JACKSON, Miss. (Legal Newsline) - The Mississippi Supreme Court last week upheld a county school board's decision to fire a teacher after she refused to take a drug test.
The Court, in its opinion Thursday, said it found no error in a state Court of Appeals decision and affirmed.
Laura Shontelle Barnes was a teacher at Taylorsville Elementary School in Smith County School District for 11 years before she was fired on May 12, 2009.
She was fired for refusing to take a drug test, a violation of the school district's drug and alcohol policy.
On July 17, 2009, the Smith County school board held a hearing in which it heard evidence from Barnes and the district on the events surrounding May 6 and May 7, 2009.
Principal Yvonne Dees received reports on May 7, 2009 that Barnes was lying on her classroom floor with her eyes closed the day before.
According to testimony presented at the hearing, children were still in the classroom. In fact, five or six of the students informed other teachers that Barnes "fell out" and that she needed help.
When the teachers approached Barnes, who was still lying on the floor, she told them she was in severe pain due to an ovarian cyst. The teachers agreed to watch the children, and she left work at noon that day.
The decision was then made by school officials to request that Barnes submit to a drug test pursuant to the district's drug and alcohol policy. She refused.
Smith County Superintendent of Education Jimmy Hancock, in a letter dated May 12, 2009, informed Barnes that her employment was terminated.
The board affirmed Hancock's decision.
Barnes appealed the decision to the Smith County Chancery Court.
On March 10, 2010, the court reversed the board's decision and reinstated the teacher's employment, finding that the board's decision was "arbitrary or capricious" and was not supported by substantial evidence.

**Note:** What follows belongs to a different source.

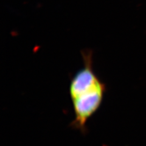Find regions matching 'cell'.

A month later, the board filed a notice of appeal with the Court of Appeals.
In a 6-4 decision, the court reversed the chancery court's holding, finding that the board's decision to affirm Hancock's termination of Barnes based on her refusal to submit to a drug test was not arbitrary or capricious.
Barnes filed a motion for rehearing, which was denied on Jan. 10.
On Jan. 19, Barnes petitioned to the state's high court, arguing that the Court of Appeals failed to properly consider "all relevant evidence" that would have precluded her termination.
The Court said it disagreed with Barnes' argument that the appeals court failed to properly consider all relevant evidence.
"The Court of Appeals considered evidence from both Barnes and the district regarding her refusal to take the test and her request to take the test later that day," Justice David A. Chandler wrote.
The Court also said the board's decision was not "arbitrary or capricious."
"The policy explicitly states the consequences for an employee who refuses to take a drug test when requested," Chandler wrote.
"At the hearing, Barnes admitted to refusing the test and admitted she was aware of the district's drug-testing policy. She knew that she could be requested to take a drug test if the district had reasonable suspicion to request a test. She was aware of the potential consequences if she refused to comply."
The board relied on the policy's "clear" language when affirming the termination of Barnes' employment, the Court said, adding that the board's decision was "well-reasoned."